O Projeto de Lei de Programação para o Desenvolvimento Solidário e a Luta contra as Desigualdades Globais, que será votado, na terça-feira, pela Assembleia Nacional francesa, prevê que as receitas de bens confiscados “a pessoas definitivamente condenadas por branqueamento de capitais e apropriação de bens” sejam canalizadas para “financiar ações de cooperação e desenvolvimento”.

A diretora-executiva da Transparência e Integridade disse hoje que o modelo francês de devolução de bens confiscados a líderes estrangeiros não se aplica ao caso Luanda Leaks, propondo o reforço da cooperação judiciária entre Portugal e Angola.

A França está a preparar a restituição às populações, através da criação de um fundo de apoio ao desenvolvimento, dos bens confiscados pelo sistema judicial francês a líderes estrangeiros, legislação impulsionada pelo caso do filho do Presidente da Guiné Equatorial, Teodorin Obiang.

“Acho que o modelo francês não se aplica ao Luanda Leaks porque existe um Estado soberano em Angola que já encetou esse processo de recuperação” de ativos confiscados à empresária e filha do ex-presidente de Angola, Isabel dos Santos, disse Karina Carvalho à agência Lusa.

“O dinheiro devolvido aos angolanos pode ser por via das instituições públicas, por via do Estado.
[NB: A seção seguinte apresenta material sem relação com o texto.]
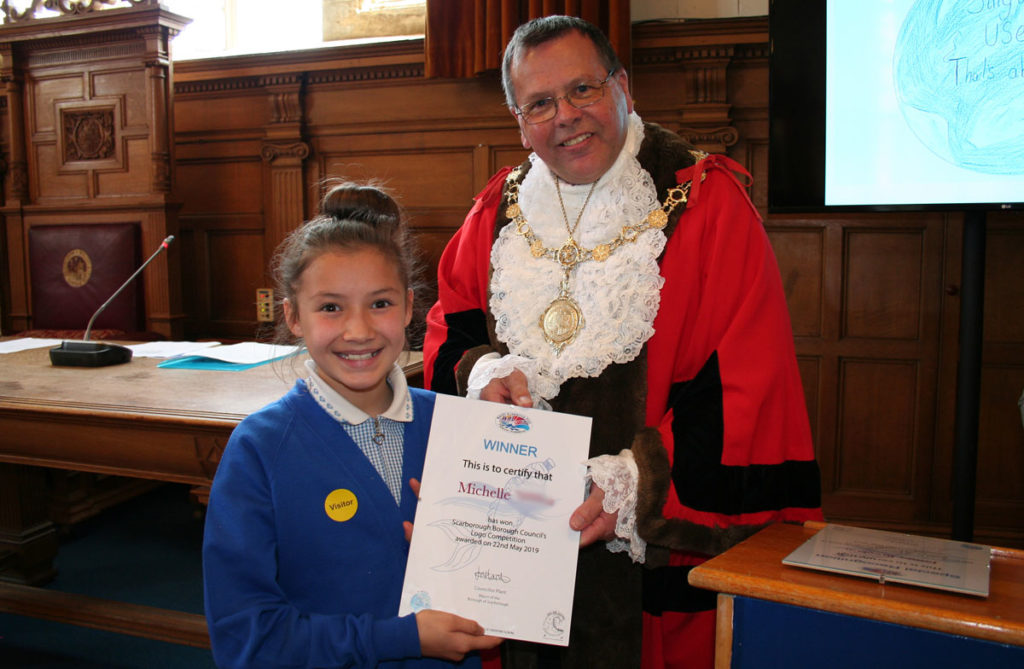 Michelle receiving her logo competition certificate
O que é importante garantir é que se criam mecanismos de monitorização cívica que permitam à população e às organizações da sociedade civil perceber onde é que são investidos esses recursos”, acrescentou.
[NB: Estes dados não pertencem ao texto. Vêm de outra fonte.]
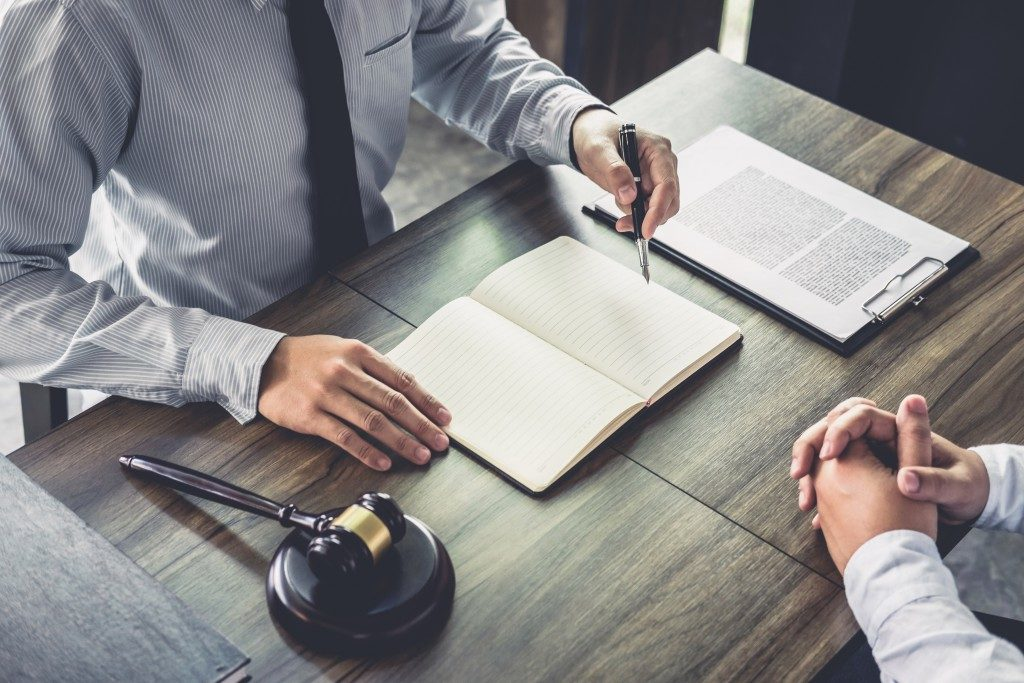 lawyer taking notes of client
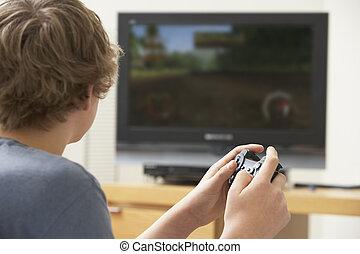 menino, adolescente, console, jogo, tocando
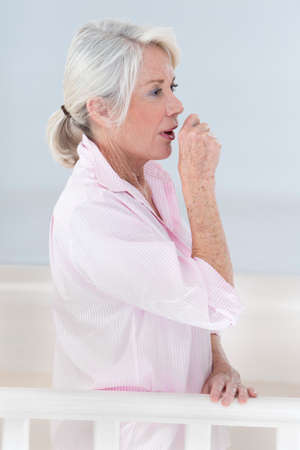 age old: Sick woman coughing with sore throat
O Projeto de Lei de Programação para o Desenvolvimento Solidário e a Luta contra as Desigualdades Globais, que será votado, na terça-feira, pela Assembleia Nacional francesa, prevê que as receitas de bens confiscados “a pessoas definitivamente condenadas por branqueamento de capitais e apropriação de bens” sejam canalizadas para “financiar ações de cooperação e desenvolvimento”.
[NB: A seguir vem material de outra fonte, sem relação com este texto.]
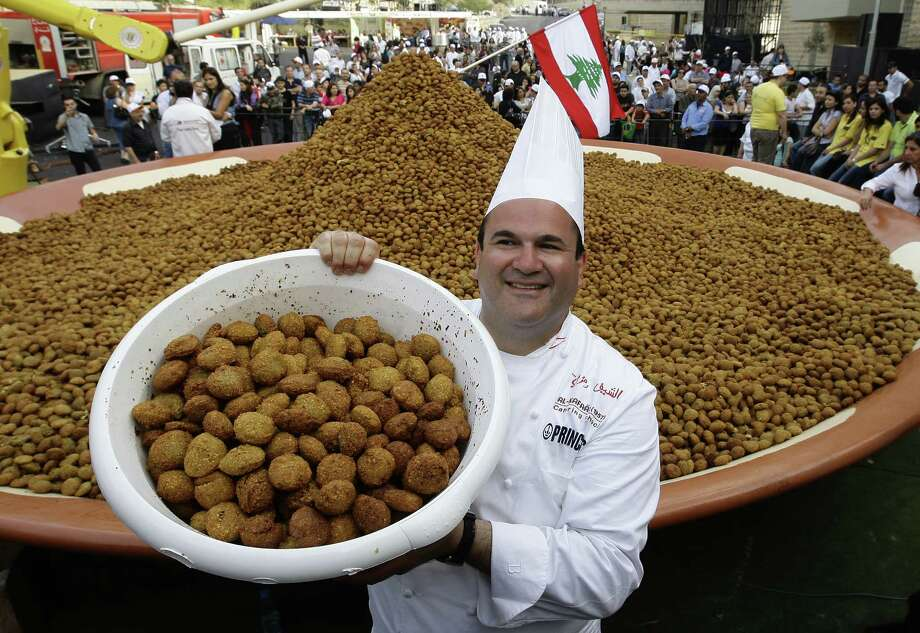 Lebanese chef Ramzi Choueiry holds a bucket of fried falafel balls before adding them to a larger plate in an attempt to set a new Guinness world record in Beirut on May 9, 2010. A day after regaining the world record for the largest plate of hummus, Lebanon set a new record for the largest serving of falafel that weighed about 11,400 pounds. Photo: ANWAR AMRO, AFP/Getty Images / 2010 AFP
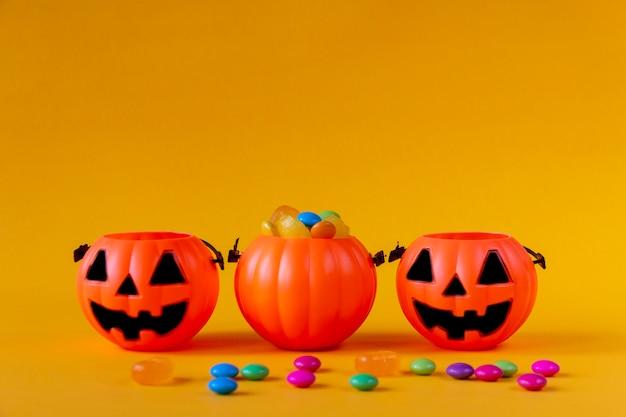 Halloween pumpkin bucket with candies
O diploma deu entrada no parlamento francês em dezembro de 2020 e foi submetido a uma primeira votação a 19 de fevereiro, tendo na ocasião sido votada por unanimidade uma emenda que consagra, pela primeira vez na lei, o princípio da restituição dos “ganhos ilícitos” à população dos países lesados.

Prevê-se que as receitas provenientes de ativos apropriados sejam canalizadas para um fundo de “ajuda oficial ao desenvolvimento”, gerido pela agência de cooperação francesa.

A legislação foi impulsionada, em grande medida, pelo caso do vice-presidente e filho do chefe de Estado da Guiné Equatorial,’Teodorin’ Obiang, condenado em 2020 pela justiça francesa a uma pena de prisão suspensa de três anos, uma multa de 30 milhões de euros e a confiscações de bens estimados em 150 milhões de euros.

“O regime de Teodoro Obiang é muito particular e é impensável devolver o dinheiro à Guiné Equatorial estando as mesmas pessoas no poder”, disse Karina Carvalho.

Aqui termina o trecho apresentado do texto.